• EXERCISE REQUIREMENTS
Once the images are removed, set down everything else in the listing below exactly.

• INFORMATION GIVEN
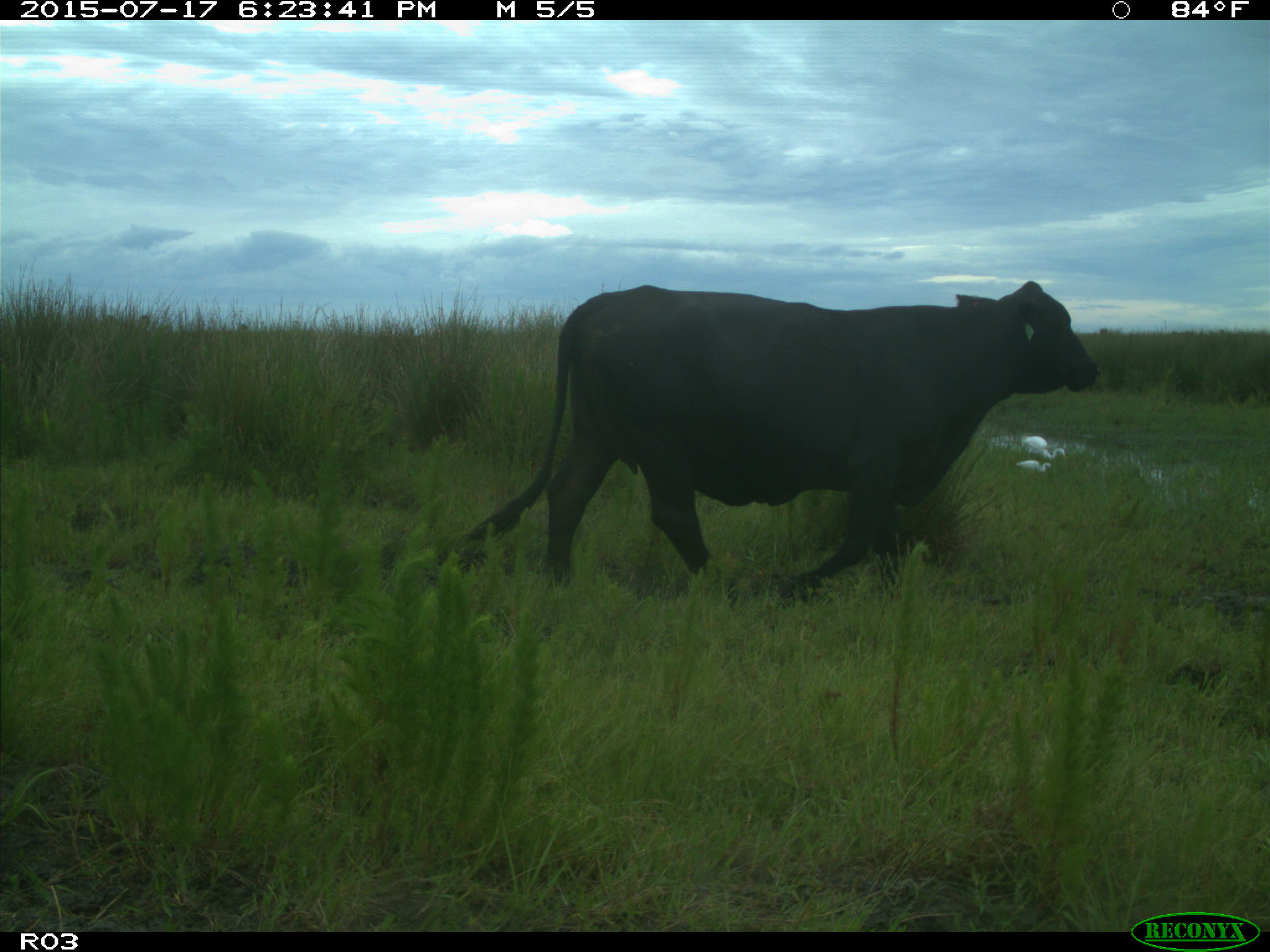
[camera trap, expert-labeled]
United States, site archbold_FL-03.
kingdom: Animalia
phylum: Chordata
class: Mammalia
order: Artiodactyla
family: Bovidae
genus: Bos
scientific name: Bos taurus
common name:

• TASK RESPONSE
[camera trap, expert-labeled]
United States, site archbold_FL-03.
kingdom: Animalia
phylum: Chordata
class: Mammalia
order: Artiodactyla
family: Bovidae
genus: Bos
scientific name: Bos taurus
common name:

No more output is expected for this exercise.